Il De vita solitaria è un trattato filosofico-morale in forma di lettera di Francesco Petrarca, in cui viene sviluppato il tema della solitudine e della pace come condizioni ideali per la vita dell’intellettuale. L’opera è divisa in un proemio e in due libri.

La tematica dell’opera e lo stile (il trattato è in latino) avvicinano l’opera al Secretum e al percorso di spiritualizzazione delle passioni terrene che attraversa tutto il Canzoniere.

 

Analisi

 

La composizione dell’opera

 

Secondo la tradizione, Petrarca si sarebbe accinto alla composizione di questo trattato nell’amata Valchiusa, durante i giorni della Quaresima del 1346. L’occasione deriverebbe dal breve soggiorno in Valchiusa di Filippo di Cabassoles (1305-1372), ambasciatore pontificio, vescovo di Cavaillon e infine patriarca di Gerusalemme, nonché carissimo amico del poeta. I due discutono per due settimane dei vantaggi della solitudine e della vita ritirata e serena per l’uomo di lettere, che può così dedicarsi pienamente allo studio.

Il De vita solitaria verrà più volte ripreso e rielaborato dall’autore, e verrà pubblicato solo nel 1366.

 

Le tematiche del “De vita solitaria”

 

Nel Proemio del De vita solitaria Petrarca, dedicando l‘opera all’amico vescovo Filippo, tratteggia l’ideale locus amoenus - assai simile alla sua Valchiusa - in cui il sapiente dovrebbe ritirarsi per dedicarsi in pace ai propri studi, lontano dalla confusione e dalle preoccupazioni della vita cittadina. Nel primo libro vengono espresse le argomentazioni del poeta su questa condizione ideale di vita. La solitudine, oltre a favorire lo studio e la creazione artistica, migliora l’essere umano, aiutandolo nella conquista della pace interiore e nel raggiungimento di un più sereno esame di coscienza personale, utile al costante autoperfezionamento di sé.

La solitudine è dunque per Petrarca un modello etico, una dura disciplina morale e intellettuale, che implica la rinuncia ad ogni altra attività, se non quella pura e disinteressata dello studio e dell’erudizione. Questo è del resto un ideale profondamente umanistico, modellato a sua volta sull’otium litteratum degli autori classici latini, tra cui il riferimento più citato è Seneca e, in generale, la corrente stoica.

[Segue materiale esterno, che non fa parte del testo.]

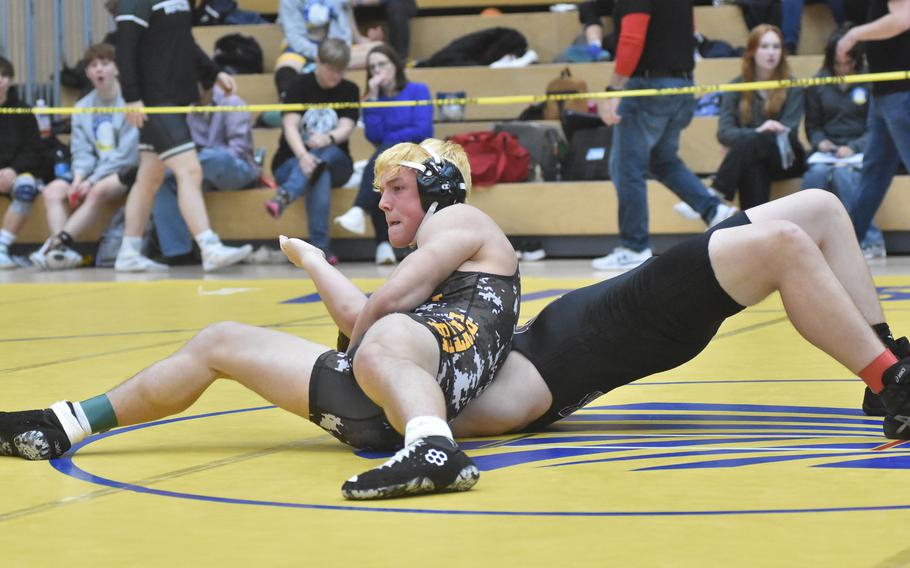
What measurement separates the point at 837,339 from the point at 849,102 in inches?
285

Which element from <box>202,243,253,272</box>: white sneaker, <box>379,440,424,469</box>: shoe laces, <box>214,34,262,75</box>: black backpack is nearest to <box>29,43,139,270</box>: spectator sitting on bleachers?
<box>202,243,253,272</box>: white sneaker

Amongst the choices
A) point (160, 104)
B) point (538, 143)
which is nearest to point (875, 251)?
point (538, 143)

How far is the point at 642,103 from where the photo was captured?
9.39 meters

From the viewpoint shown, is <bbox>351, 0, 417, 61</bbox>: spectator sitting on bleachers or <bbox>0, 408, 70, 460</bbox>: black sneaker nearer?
<bbox>0, 408, 70, 460</bbox>: black sneaker

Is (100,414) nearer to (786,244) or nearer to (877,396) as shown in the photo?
(786,244)

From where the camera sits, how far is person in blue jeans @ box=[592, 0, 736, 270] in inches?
362

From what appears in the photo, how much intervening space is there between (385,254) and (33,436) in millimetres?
7170

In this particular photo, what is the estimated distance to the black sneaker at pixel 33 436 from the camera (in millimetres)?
3631

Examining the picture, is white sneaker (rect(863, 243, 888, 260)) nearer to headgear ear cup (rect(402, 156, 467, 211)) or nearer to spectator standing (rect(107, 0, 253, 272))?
spectator standing (rect(107, 0, 253, 272))

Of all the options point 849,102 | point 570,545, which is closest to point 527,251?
point 849,102

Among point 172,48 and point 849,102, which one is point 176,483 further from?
point 849,102

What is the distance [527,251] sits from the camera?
10969 mm

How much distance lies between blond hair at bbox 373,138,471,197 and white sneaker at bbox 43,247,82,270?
764 cm

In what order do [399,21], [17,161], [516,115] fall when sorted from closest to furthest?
[17,161] → [516,115] → [399,21]
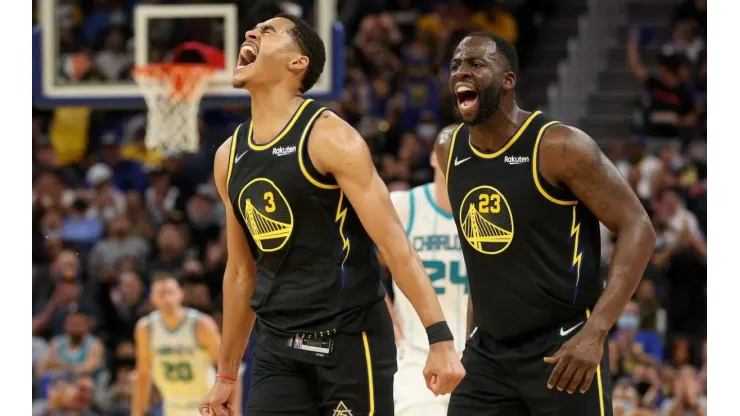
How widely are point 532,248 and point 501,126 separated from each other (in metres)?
0.51

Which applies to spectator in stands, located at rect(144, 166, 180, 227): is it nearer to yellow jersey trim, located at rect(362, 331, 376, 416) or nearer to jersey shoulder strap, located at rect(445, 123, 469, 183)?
jersey shoulder strap, located at rect(445, 123, 469, 183)

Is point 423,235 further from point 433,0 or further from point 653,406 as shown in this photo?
point 433,0

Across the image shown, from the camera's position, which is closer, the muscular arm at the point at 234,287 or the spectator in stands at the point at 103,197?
the muscular arm at the point at 234,287

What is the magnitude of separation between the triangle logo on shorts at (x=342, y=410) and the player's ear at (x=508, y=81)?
1419 millimetres

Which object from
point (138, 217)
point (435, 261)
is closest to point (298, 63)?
point (435, 261)

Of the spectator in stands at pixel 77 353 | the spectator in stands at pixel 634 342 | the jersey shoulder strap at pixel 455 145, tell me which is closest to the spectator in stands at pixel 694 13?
the spectator in stands at pixel 634 342

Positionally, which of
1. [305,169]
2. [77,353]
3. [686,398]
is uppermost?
[305,169]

Nel secondo libro, l’autore suggerisce una serie di esempi, tratti dall’antichità o dalla storia biblico-cristiana, di uomini e spiriti eletti che hanno raggiunto l’ideale pace della solitudine. Dall’Antico Testamento sono presenti Abramo, Isacco, Giacobbe e i profeti Elia, Eliseo e Geremia; dalla tradizione cristiana i Padri della Chiesa (Sant’Ambrogio, Sant’Agostino e san Gregorio Magno), insieme ai santi Benedetto e Francesco; dalla storia classica sono presenti invece filosofi, oratori e condottieri vari. Nella conclusione del De vita solitaria Petrarca invita il suo amico Filippo da Cabassoles a tornare al godimento di una vita pacifica e solitaria.